Data reclassification¶
Reclassifying data based on specific criteria is a common task when doing GIS analysis. The purpose of this lesson is to see how we can reclassify values based on some criteria which can be whatever, such as:
1. if travel time to my work is less than 30 minutes
AND
2. the rent of the apartment is less than 1000 € per month
------------------------------------------------------
IF TRUE: ==> I go to view it and try to rent the apartment
IF NOT TRUE: ==> I continue looking for something else
In this tutorial, we will use Travel Time Matrix data from Helsinki to classify some features of the data based on map classifiers that are commonly used e.g. when doing visualizations, and our own self-made classifier where we determine how the data should be classified.
- use ready made classifiers from pysal -module to classify travel times into multiple classes.
- use travel times and distances to find out
- good locations to buy an apartment with good public transport accessibility to city center
- but from a bit further away from city center where the prices are presumably lower.
Download data¶
Download (and then extract) the dataset zip-package used during this lesson from this link.
You should have following Shapefiles in the data
folder:
$ cd /home/geo/L4/data
$ ls
Corine2012_Uusimaa.cpg Helsinki_borders.cpg TravelTimes_to_5975375_RailwayStation.dbf
Corine2012_Uusimaa.dbf Helsinki_borders.dbf TravelTimes_to_5975375_RailwayStation.prj
Corine2012_Uusimaa.prj Helsinki_borders.prj TravelTimes_to_5975375_RailwayStation.shp
Corine2012_Uusimaa.shp Helsinki_borders.shp TravelTimes_to_5975375_RailwayStation.shx
Corine2012_Uusimaa.shp.xml Helsinki_borders.shx
Corine2012_Uusimaa.shx TravelTimes_to_5975375_RailwayStation.cpg
Note, during this intensive course we won’t be using the Corine2012 data.
Classifying data¶
Classification based on common classifiers¶
Pysal -module is an extensive Python library including various functions and tools to do spatial data analysis.
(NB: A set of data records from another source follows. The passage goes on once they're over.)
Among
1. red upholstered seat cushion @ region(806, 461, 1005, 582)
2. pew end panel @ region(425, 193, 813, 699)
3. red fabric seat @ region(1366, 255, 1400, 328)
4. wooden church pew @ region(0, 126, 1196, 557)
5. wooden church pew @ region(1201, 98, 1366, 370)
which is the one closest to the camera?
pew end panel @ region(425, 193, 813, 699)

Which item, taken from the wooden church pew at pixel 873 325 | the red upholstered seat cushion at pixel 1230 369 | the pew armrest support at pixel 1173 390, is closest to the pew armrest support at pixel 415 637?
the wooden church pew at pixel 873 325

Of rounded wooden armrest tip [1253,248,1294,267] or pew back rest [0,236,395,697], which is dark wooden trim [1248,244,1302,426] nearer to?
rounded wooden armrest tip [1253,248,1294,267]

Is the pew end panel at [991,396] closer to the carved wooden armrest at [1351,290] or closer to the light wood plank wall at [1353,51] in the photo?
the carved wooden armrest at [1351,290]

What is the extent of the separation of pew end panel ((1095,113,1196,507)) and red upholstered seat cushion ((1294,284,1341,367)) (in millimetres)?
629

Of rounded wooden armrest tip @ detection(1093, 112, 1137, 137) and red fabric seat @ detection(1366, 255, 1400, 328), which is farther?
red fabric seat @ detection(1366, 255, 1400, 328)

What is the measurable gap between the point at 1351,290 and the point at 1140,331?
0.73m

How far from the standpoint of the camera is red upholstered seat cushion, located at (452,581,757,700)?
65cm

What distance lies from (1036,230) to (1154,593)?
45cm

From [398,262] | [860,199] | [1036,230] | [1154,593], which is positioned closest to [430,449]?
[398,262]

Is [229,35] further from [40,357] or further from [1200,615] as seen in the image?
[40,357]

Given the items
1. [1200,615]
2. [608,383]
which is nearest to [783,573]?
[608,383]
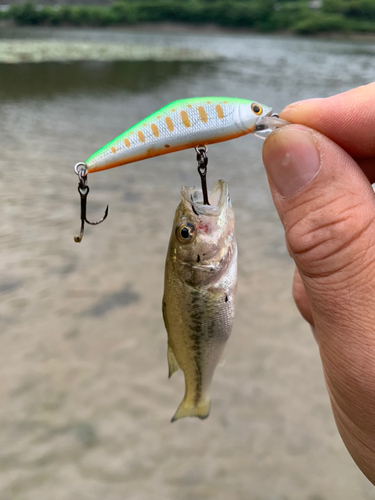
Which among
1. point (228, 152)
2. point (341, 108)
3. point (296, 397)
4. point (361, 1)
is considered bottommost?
point (296, 397)

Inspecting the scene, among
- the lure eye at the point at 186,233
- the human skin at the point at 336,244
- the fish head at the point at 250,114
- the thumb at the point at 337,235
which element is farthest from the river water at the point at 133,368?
the fish head at the point at 250,114

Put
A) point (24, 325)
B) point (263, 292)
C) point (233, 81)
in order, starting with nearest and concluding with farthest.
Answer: point (24, 325)
point (263, 292)
point (233, 81)

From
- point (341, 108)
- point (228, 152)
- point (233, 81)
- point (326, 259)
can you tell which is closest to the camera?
point (326, 259)

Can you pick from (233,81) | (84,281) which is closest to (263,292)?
(84,281)

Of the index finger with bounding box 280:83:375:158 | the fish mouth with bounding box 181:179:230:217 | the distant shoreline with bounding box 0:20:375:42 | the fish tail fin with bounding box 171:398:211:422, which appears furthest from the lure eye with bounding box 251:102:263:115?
the distant shoreline with bounding box 0:20:375:42

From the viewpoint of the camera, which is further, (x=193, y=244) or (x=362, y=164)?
(x=362, y=164)

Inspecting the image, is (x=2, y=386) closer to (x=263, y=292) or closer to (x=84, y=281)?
(x=84, y=281)
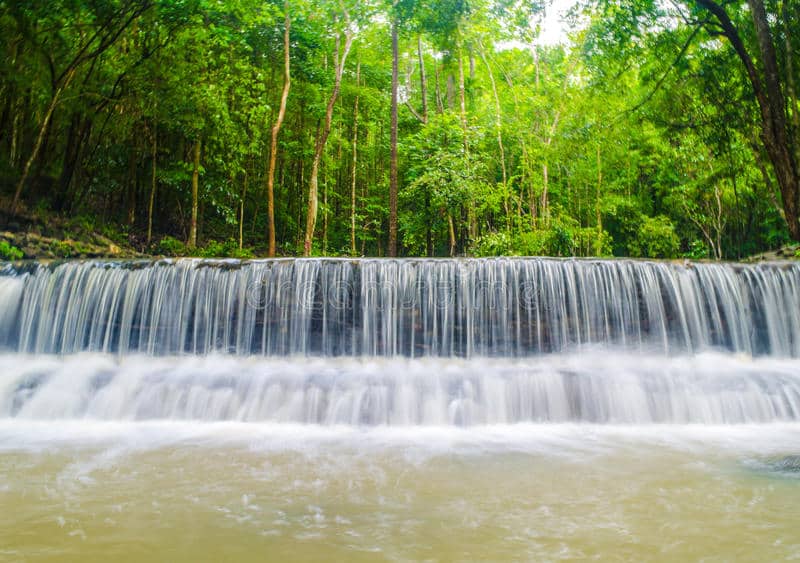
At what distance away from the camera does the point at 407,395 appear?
6590mm

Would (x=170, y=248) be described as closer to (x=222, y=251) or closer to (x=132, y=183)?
(x=222, y=251)

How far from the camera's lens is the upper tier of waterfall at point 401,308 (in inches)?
328

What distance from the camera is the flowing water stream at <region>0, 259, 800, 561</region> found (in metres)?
2.95

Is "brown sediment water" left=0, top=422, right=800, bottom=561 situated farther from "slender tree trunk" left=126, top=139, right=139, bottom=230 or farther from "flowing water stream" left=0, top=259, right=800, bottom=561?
"slender tree trunk" left=126, top=139, right=139, bottom=230

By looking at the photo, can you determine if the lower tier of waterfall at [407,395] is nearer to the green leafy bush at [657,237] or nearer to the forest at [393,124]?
the forest at [393,124]

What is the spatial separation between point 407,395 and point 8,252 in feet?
30.8

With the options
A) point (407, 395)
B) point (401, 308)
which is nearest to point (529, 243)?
point (401, 308)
It also includes all of the most common data classifiers that are used commonly e.g. when visualizing data. Available map classifiers in pysal -module are (see here for more details):
- Box_Plot
- Equal_Interval
- Fisher_Jenks
- Fisher_Jenks_Sampled
- HeadTail_Breaks
- Jenks_Caspall
- Jenks_Caspall_Forced
- Jenks_Caspall_Sampled
- Max_P_Classifier
- Maximum_Breaks
- Natural_Breaks
- Quantiles
- Percentiles
- Std_Mean
- User_Defined
First, we need to read our Travel Time data from Helsinki into memory from the GeoJSON file that we prepared earlier with overlay analysis.
fp = r"/home/geo/TravelTimes_to_5975375_RailwayStation_Helsinki.geojson"
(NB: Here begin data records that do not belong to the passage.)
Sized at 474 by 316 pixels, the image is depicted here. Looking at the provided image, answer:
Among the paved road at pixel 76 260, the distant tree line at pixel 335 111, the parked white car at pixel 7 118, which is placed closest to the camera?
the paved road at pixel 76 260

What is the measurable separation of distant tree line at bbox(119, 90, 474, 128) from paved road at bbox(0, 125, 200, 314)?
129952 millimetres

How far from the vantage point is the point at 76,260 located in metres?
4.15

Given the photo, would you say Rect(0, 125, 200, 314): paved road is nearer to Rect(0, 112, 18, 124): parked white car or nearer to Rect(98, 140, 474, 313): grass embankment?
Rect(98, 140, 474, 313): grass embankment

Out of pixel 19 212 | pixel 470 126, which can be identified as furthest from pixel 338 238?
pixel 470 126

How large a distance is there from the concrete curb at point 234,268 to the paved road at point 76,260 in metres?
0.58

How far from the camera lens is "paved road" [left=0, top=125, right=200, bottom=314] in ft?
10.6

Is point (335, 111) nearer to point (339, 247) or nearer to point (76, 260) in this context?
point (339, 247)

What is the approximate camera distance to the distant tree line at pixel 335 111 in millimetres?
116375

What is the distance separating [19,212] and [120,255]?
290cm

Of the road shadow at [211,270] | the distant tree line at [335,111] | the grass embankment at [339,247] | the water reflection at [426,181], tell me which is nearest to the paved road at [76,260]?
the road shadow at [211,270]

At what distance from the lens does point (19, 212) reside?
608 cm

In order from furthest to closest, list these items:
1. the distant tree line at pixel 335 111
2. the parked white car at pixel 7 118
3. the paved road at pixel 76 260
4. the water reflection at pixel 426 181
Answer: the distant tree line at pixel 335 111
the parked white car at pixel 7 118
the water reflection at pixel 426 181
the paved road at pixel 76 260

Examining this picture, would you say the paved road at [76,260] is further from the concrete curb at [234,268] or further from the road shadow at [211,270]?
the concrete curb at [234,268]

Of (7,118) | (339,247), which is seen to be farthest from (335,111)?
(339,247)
# Read the GeoJSON file similarly as Shapefile
acc = gpd.read_file(fp)
# Let's see what we have
acc.head(2)
Okey we have plenty of different variables (see from here the description
for all attributes) but what we are
interested in are columns called pt_r_tt
which is telling the time in minutes that it takes to reach city center
from different parts of the city, and walk_d
that tells the network distance by roads to reach city center
from different parts of the city (almost equal to Euclidian distance).
The NoData values are presented with value -1. Thus we need to remove those first.
In [1]: acc = acc.ix[acc['pt_r_tt'] >=0]
Let’s plot it and see how our data looks like.
In [2]: import matplotlib.pyplot as plt
# Plot using 9 classes and classify the values using "Fisher Jenks" classification
In [3]: acc.plot(column="pt_r_tt", scheme="Fisher_Jenks", k=9, cmap="RdYlBu", linewidth=0);
# Use tight layour
In [4]: plt.tight_layout()
Okey so from this figure we can see that the travel times are lower in the south where the city center is located but there are some areas of “good” accessibility also in some other areas (where the color is red).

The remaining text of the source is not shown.